Exercise description => Reproduce every one of the items below word for word, leaving out the pictures.

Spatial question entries
::::::::
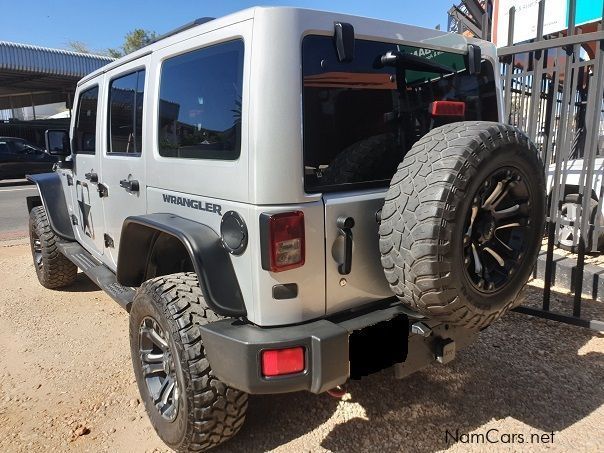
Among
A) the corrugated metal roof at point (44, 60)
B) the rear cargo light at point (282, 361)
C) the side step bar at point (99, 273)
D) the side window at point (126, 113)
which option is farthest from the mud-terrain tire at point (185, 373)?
the corrugated metal roof at point (44, 60)

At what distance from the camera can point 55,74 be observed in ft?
63.6

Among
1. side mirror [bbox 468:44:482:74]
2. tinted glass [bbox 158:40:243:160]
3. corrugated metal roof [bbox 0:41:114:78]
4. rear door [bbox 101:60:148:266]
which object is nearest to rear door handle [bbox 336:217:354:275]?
tinted glass [bbox 158:40:243:160]

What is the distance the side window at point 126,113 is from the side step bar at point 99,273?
0.95m

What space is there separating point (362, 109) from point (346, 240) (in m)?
0.64

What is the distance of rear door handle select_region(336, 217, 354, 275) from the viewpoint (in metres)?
2.18

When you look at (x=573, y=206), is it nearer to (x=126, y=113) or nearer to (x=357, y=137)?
(x=357, y=137)

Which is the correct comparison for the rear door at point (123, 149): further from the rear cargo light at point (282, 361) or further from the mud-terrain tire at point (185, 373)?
the rear cargo light at point (282, 361)

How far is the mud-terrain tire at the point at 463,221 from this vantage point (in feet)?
6.50

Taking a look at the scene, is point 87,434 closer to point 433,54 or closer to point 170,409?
point 170,409

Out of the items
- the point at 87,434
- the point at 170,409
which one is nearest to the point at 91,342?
the point at 87,434

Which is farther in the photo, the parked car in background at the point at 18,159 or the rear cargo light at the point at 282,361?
the parked car in background at the point at 18,159

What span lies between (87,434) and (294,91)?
2.23 metres

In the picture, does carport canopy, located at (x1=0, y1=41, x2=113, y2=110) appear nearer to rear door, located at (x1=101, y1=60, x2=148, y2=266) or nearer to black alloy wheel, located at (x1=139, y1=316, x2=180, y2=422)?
rear door, located at (x1=101, y1=60, x2=148, y2=266)

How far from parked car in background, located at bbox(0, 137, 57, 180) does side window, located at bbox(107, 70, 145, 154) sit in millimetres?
15705
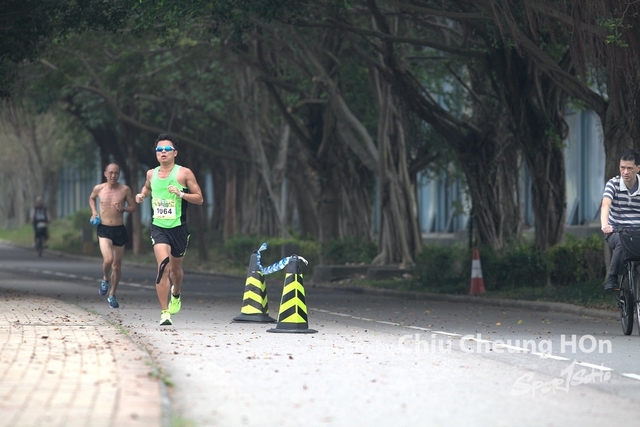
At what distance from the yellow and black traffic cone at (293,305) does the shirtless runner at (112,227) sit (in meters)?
4.64

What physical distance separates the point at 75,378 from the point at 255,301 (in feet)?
23.9

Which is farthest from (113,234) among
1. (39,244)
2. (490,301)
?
(39,244)

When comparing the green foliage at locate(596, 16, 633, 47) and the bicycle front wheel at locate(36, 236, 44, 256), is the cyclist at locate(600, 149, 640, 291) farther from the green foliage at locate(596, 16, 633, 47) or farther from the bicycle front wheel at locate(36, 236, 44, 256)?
the bicycle front wheel at locate(36, 236, 44, 256)

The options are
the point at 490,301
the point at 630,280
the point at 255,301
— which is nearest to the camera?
the point at 630,280

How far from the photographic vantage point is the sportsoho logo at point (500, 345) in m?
13.4

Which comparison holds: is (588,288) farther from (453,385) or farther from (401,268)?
(453,385)

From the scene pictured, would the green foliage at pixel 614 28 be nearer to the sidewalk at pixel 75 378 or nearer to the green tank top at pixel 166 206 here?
the green tank top at pixel 166 206

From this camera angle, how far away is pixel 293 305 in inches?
606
::::::::
Completed task =>
Among
A) the corrugated metal roof at point (44, 60)
B) the rear cargo light at point (282, 361)
C) the side step bar at point (99, 273)
D) the side window at point (126, 113)
which option is farthest from the mud-terrain tire at point (185, 373)?
the corrugated metal roof at point (44, 60)

At what distance from the camera can point 55,74 be observed in ft?
63.6

Among
1. side mirror [bbox 468:44:482:74]
2. tinted glass [bbox 158:40:243:160]
3. corrugated metal roof [bbox 0:41:114:78]
4. rear door [bbox 101:60:148:266]
which object is nearest to rear door handle [bbox 336:217:354:275]?
tinted glass [bbox 158:40:243:160]

What is the distance the side window at point 126,113 is from the side step bar at point 99,273?
0.95m

What space is there separating point (362, 109) from point (346, 240) (in m)?
0.64

What is the distance of rear door handle select_region(336, 217, 354, 275) from the viewpoint (in metres)?
2.18

When you look at (x=573, y=206), is it nearer to (x=126, y=113) or nearer to (x=357, y=137)?
(x=357, y=137)

Which is the correct comparison for the rear door at point (123, 149): further from the rear cargo light at point (282, 361) or further from the mud-terrain tire at point (185, 373)?
the rear cargo light at point (282, 361)

How far is the mud-terrain tire at the point at 463,221 from this vantage point (in feet)?
6.50

Taking a look at the scene, is point 87,434 closer to point 433,54 or closer to point 170,409?
point 170,409

Out of the items
- the point at 87,434
- the point at 170,409
which one is nearest to the point at 91,342?
the point at 87,434

Which is farther in the photo, the parked car in background at the point at 18,159 or the rear cargo light at the point at 282,361?
the parked car in background at the point at 18,159

What span lies between (87,434) and (294,91)?
2.23 metres

In the picture, does carport canopy, located at (x1=0, y1=41, x2=113, y2=110) appear nearer to rear door, located at (x1=101, y1=60, x2=148, y2=266) or nearer to black alloy wheel, located at (x1=139, y1=316, x2=180, y2=422)?
rear door, located at (x1=101, y1=60, x2=148, y2=266)

How far from parked car in background, located at bbox(0, 137, 57, 180) does side window, located at bbox(107, 70, 145, 154) sit in millimetres?
15705
At what distance from the yellow and black traffic cone at (293,305) does the shirtless runner at (112,227) sit (in meters)?
4.64

What physical distance separates the point at 75,378 from the point at 255,301 (in feet)?
23.9

Which is farthest from (113,234) among
1. (39,244)
2. (490,301)
?
(39,244)

When comparing the green foliage at locate(596, 16, 633, 47) and the bicycle front wheel at locate(36, 236, 44, 256), is the cyclist at locate(600, 149, 640, 291) farther from the green foliage at locate(596, 16, 633, 47) or farther from the bicycle front wheel at locate(36, 236, 44, 256)?
the bicycle front wheel at locate(36, 236, 44, 256)

The options are
the point at 490,301
the point at 630,280
the point at 255,301
— which is nearest to the camera?
the point at 630,280

How far from the photographic vantage point is the sportsoho logo at point (500, 345) in m?
13.4

Which comparison holds: is (588,288) farther from (453,385) or farther from (401,268)?
(453,385)

From the scene pictured, would the green foliage at pixel 614 28 be nearer to the sidewalk at pixel 75 378 or nearer to the green tank top at pixel 166 206 here?
the green tank top at pixel 166 206

From this camera angle, how far away is pixel 293 305 in inches?
606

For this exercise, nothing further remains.